The purpose of business in this new economy remains the same as other economic enterprises: to seek a profit by providing a service to the larger community and fulfilling the human needs of the people involved in the business. But John Paul II warns "profitability is not the only indicator of a firm's condition. It is possible for the financial accounts to be in order, and yet for the people -- who make up the firm's most valuable asset --to be humiliated and their dignity offended. Besides being morally inadmissible, this will eventually have negative repercussions on the firm's economic efficiency... Profit is a regulator of the life of a business, but it is not the only one; other human and moral factors must also be considered which, in the long term, are at least equally important for the life of a business."

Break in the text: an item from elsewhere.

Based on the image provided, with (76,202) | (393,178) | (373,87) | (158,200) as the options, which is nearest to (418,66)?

Business ownership entails moral responsibilities to the larger society that requires it to create opportunities for work and add to the common good. In Economic Justice for All, the bishops point out that work is so important that "all who can work are obliged to do so." John Paul II in Centesimus Annus adds this corollary: "The obligation to earn one's bread by the sweat of one's brow also presumes the right to do so. A society in which this right is systematically denied, in which economic policies do not allow workers to reach satisfactory levels of employment, cannot be justified from an ethical point of view, nor can that society attain social peace."
As America produces less things, products, manufactured goods, etc. and produces more ideas, services, and intangibles the nature of businesses and work changes. Those who possess skills, technology, and know-how become as important as landowners in years past. Work must not only provide for our own needs, but those of our families, our community, our nation, and all humanity.
A person is due -- at whatever task, in whatever job, by the very fact of their humanity -- both the possibility to survive and the possibility to contribute to the common good. The old adage "an honest day's work for an honest day's pay" implies a social contract between an employee and employer. It also recognize the responsibility of employers and society to workers. Society must affirm this contract by ensuring that everyone who can work has the opportunity to do so. On the other hand, every business -- regardless of its size, function, or organization -- must respect the basic human rights of workers which include a living wage sufficient to support a family, old age and unemployment protection, a decent work environment, and the right to organize and bargain collectively.
On this Labor Day, we call on leaders of business and labor, government and other mediating organizations to reflect on the human consequences and moral dimensions of our changing economy. All must seek to renew the social contract which offers dignity to workers and puts work at the center of our national economic life.